1. If morality is subjective (by individual or group), as atheists/materialists claim, then what any individual/group ought to do is necessarily relative to that individual/group purpose. IOW, if my purpose is to make a frozen margarita, I ought put ice in the blender. If my purpose is to make fresh peanut butter, I ought not put ice in the blender. The ought-ness of any task can only be discerned by mapping it to the purpose for which the act is committed. Under moral subjectivism, acts in themselves are just brute facts with no objective moral value; they must be mapped to the subjective purpose to determine subjective moral value (oughtness).
2. The question “Is it moral to gratuitously torture children?” implies that whomever does such an act finds it personally gratifying in some way, and we are asking a third party if the act is moral or immoral. The only possible, logically consistent answer a subjective moralist (atheist/materialist) can give is that yes, it is moral, because the moral challenge is tautologically valid in the subjective morality model. If my purpose is to gratify myself, and torturing children gratifies me, there is a 1 to 1 mapping of act to purpose- I ought do so. It is moral by definition for anyone who is gratified by the act to do so for their own gratification.
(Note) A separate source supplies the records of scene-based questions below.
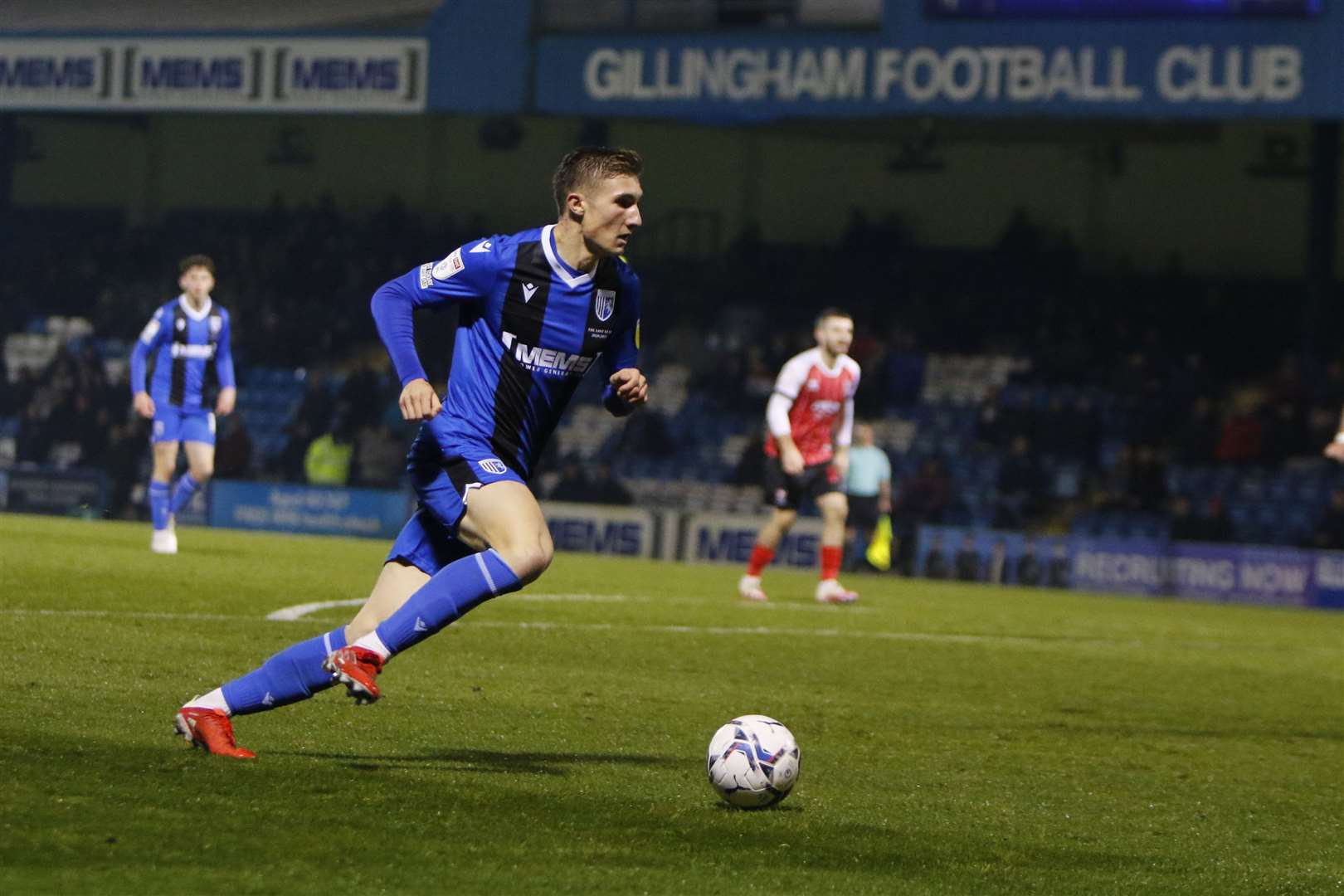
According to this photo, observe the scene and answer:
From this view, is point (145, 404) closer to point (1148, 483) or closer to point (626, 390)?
point (626, 390)

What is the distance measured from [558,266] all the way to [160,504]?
38.4 feet

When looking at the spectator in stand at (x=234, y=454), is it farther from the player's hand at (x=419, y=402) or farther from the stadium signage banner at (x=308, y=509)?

3. If the moral subjectivist says that the act is immoral “to them”, they are committing a logical error. The acts of others can only be morally evaluated according to that particular person’s subjective purpose, not according to the subjective purposes of anyone else. That is the nature of subjective commodities and relationships. Whether or not it is something a third party “ought” do for their purposes is entirely irrelevant and is treating the third party’s purposes as if they are objectively valid and binding evaluations on the acts of others.
4. Would an atheist/materialist intervene if someone else was gratuitously torturing children? If they had the power to snap their fingers and eliminate this kind of activity from the world, would they do so? I suspect the answer to both would be: yes. Note how self-described moral subjectivists would treat their own personal preferences as if they were objectively valid and binding on others.
5. Only a sociopath can truly act as if morality is subjective. “Moral subjectivism” is a intellectual smokescreen. It is a self-deception or an oughtright lie. Its proponents cannot even act or respond to questions as if moral subjectivism is true. They betray themselves as closet moral objectivists in denial, hiding from the implications of a morality they must live and act as if objective.